__Consigne__
Extrayez du fil de discussion ci-dessous sur l'image de démarrage du Mac le passage qui commence à « métépapolitoi » et se termine à « mal ta demande.... ».

__Extrait choisi__
•••••

# recherche



## marcnadine (15 Mars 2010)

Messieur et mesdames sauriez vous comment puis je changer mon boost le premier ecran qui ce presente a l'ouverture de mac l'image presente et une pomme mac mais je desirer mettre autre chose s'il vous plait j'ai mac os x
 10. 6?


----------



## Anonyme (15 Mars 2010)

Pourquoi deux fois le même post, alors qu'une personne t'a déjà guidé vers une solution.


----------



## marcnadine (15 Mars 2010)

on ma  guider nulle part car avec visage je peut pas changer le bosst


----------



## David_b (15 Mars 2010)

marcnadine a dit:


> on ma  guider nulle part car avec visage je peut pas changer le bosst



ja, ja, ja !
Tu peux répéter, mais in het Frans ?


----------



## marcnadine (15 Mars 2010)

vos gueule vs etes nul degagez


----------



## David_b (15 Mars 2010)

marcnadine a dit:


> vos gueule vs etes nul degagez


métépapolitoi


----------



## Christophe31 (15 Mars 2010)

marcnadine, c'est moi qui t'es répondu dans ton autre post et je te dis tout net, si  Visage ne change rien chez toi c'est que tu ne sais pas t'en servir ou que tu exprimes mal ta demande....


----------



## marcnadine (15 Mars 2010)

je l'ai dit que je m'etait mal interpretter mais quand je demarre mac il y a une pomme tt de suite et c celle la que je souhaite changer et que je n'arrive pas


----------



## Christophe31 (15 Mars 2010)

•••••

__Données fournies__
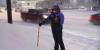 VIDEO: First major snowfall hits Southcentral Alaska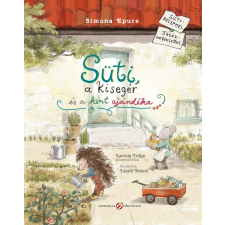 Cerkabella Könyvek Süti, a kisegér és a kert ajándéka gyermek- és ifjúsági könyv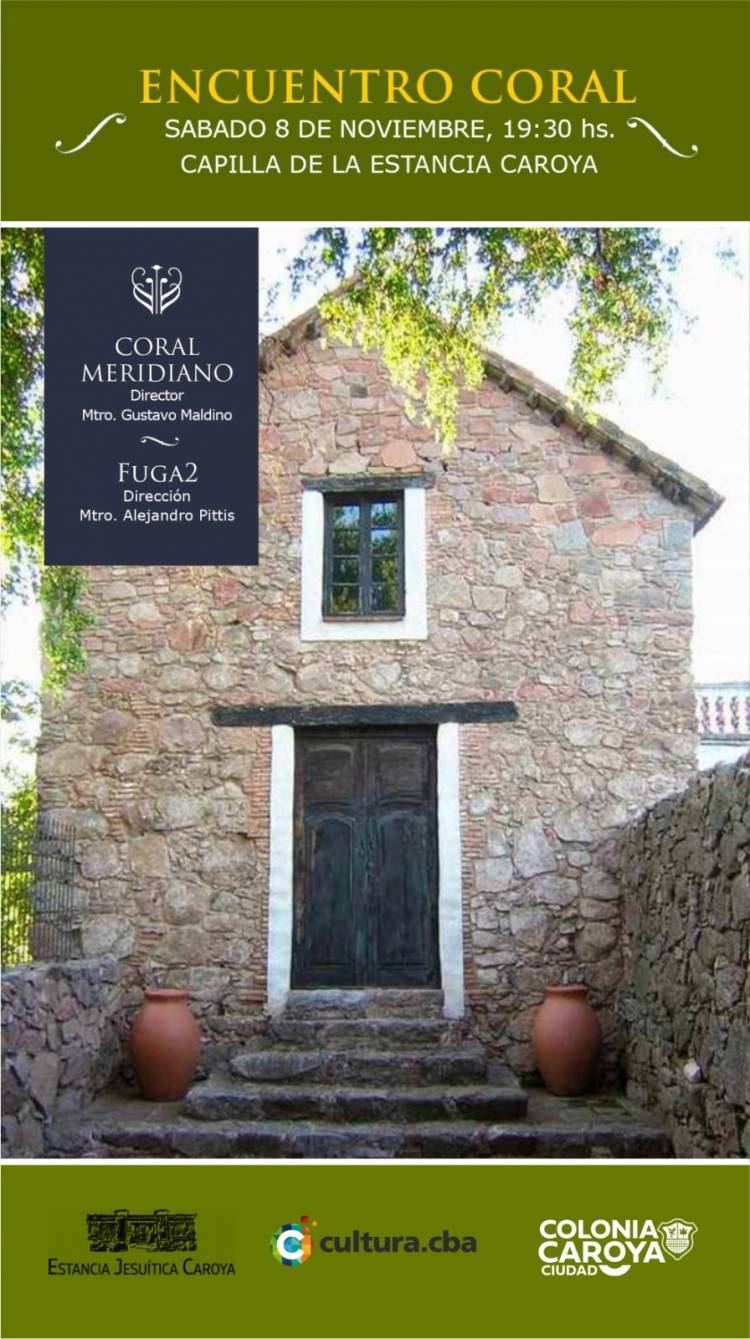 #ColoniaCaroya: Encuentro Coral en la Estancia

•••••

__Réponse attendue__
métépapolitoi


----------



## Christophe31 (15 Mars 2010)

marcnadine, c'est moi qui t'es répondu dans ton autre post et je te dis tout net, si  Visage ne change rien chez toi c'est que tu ne sais pas t'en servir ou que tu exprimes mal ta demande....